If the Court agrees with the undersigned's recommendation that ExamWorks' claims should be dismissed, then the undersigned recommends that the Court deny this motion as moot. If, however, the Court disagrees and allows Regalado's claims to go forward, then the undersigned recommends that the Court deny ExamWorks' motion for extension of time and order ExamWorks to promptly respond to Regalado's outstanding discovery requests.
IV. RECOMMENDATION
Based on the foregoing, the undersigned RECOMMENDS that ExamWorks' Rule 12(b)(1) Motion to Dismiss Plaintiff's First Amended Complaint, Dkt. 11, be GRANTED, and that the First Amended Complaint be dismissed without prejudice. The undersigned further RECOMMENDS that ExamWorks' Rule 12(c) Motion for Judgment on the Pleadings, Dkt. 12, be DENIED AS MOOT. The undersigned further RECOMMENDS that ExamWorks' Rule 12(f) Motion to Strike Second Amended Complaint or, Alternatively, Rule 12(b)(1) Motion to Dismiss and Rule 12(c) Motion for Judgment on the Pleadings, Dkt. 20, be DENIED AS MOOT. The undersigned further RECOMMENDS that ExamWorks' Opposed Motion for Extension of Time to Respond to First Set of Requests for Production and Interrogatories, Dkt. 25, be DENIED AS MOOT.

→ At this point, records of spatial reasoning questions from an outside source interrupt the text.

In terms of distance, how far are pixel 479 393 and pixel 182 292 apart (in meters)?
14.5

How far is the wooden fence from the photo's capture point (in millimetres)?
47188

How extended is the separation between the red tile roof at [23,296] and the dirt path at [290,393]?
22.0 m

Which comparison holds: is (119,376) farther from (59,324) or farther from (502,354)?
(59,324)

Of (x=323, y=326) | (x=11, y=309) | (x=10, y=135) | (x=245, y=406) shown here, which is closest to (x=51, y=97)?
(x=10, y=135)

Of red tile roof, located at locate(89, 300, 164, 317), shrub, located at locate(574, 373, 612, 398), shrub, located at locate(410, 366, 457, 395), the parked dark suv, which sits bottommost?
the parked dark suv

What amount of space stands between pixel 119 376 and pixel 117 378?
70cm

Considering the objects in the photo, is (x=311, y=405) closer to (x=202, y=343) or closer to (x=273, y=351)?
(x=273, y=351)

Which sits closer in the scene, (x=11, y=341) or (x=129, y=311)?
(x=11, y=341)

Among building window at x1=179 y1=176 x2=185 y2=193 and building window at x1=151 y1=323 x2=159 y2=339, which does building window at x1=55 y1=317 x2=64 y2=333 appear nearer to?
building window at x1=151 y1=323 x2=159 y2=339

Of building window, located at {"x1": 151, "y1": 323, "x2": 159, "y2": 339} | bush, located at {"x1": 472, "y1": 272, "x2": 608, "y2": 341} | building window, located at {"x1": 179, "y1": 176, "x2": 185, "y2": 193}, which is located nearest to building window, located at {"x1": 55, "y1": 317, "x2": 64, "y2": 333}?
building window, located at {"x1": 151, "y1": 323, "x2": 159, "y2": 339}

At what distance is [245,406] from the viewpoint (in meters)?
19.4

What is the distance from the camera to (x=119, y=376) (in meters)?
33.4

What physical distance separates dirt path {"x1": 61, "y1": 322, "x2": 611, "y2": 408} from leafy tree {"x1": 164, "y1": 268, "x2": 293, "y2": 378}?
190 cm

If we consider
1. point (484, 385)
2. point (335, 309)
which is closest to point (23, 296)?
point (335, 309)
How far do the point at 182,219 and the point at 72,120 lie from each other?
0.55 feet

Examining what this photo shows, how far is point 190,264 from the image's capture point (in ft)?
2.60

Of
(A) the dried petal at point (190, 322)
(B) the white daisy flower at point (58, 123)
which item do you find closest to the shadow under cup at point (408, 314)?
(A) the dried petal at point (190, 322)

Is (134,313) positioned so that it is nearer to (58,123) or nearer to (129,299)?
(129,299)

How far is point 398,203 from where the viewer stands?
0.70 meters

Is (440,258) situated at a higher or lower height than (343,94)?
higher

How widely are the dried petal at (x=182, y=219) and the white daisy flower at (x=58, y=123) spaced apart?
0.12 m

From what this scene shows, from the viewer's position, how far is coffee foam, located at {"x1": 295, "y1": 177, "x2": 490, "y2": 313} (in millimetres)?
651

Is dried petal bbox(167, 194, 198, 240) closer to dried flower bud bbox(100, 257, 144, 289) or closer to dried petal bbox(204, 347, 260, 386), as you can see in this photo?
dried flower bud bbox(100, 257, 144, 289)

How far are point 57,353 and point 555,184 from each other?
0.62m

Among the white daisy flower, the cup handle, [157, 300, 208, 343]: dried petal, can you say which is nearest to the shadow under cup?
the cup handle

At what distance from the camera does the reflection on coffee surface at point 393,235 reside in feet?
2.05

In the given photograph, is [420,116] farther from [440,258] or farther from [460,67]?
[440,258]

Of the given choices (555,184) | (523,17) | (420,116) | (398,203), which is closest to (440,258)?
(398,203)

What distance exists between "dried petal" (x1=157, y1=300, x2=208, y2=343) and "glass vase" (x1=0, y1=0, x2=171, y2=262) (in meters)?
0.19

IT IS FURTHER ORDERED that this case be removed from the undersigned's docket and returned to the docket of the Honorable James R. Nowlin.
V. WARNINGS
The parties may file objections to this Report and Recommendation. A party filing objections must specifically identify those findings or recommendations to which objections are being made. The District Court need not consider frivolous, conclusive, or general objections. See Battle v. United States Parole Comm'n, 834 F.2d 419, 421 (5th Cir. 1987). A party's failure to file written objections to the proposed findings and recommendations contained in this Report within fourteen days after the party is served with a copy of the Report shall bar that party from de novo review by the District Court of the proposed findings and recommendations in the Report and, except upon grounds of plain error, shall bar the party from appellate review of unobjected-to proposed factual findings and legal conclusions accepted by the District Court. See 28 U.S.C. § 636(b)(1); Thomas v. Arn, 474 U.S. 140, 150-53 (1985); Douglass v. United Servs. Auto. Ass'n, 79 F.3d 1415, 1428-29 (5th Cir. 1996) (en banc).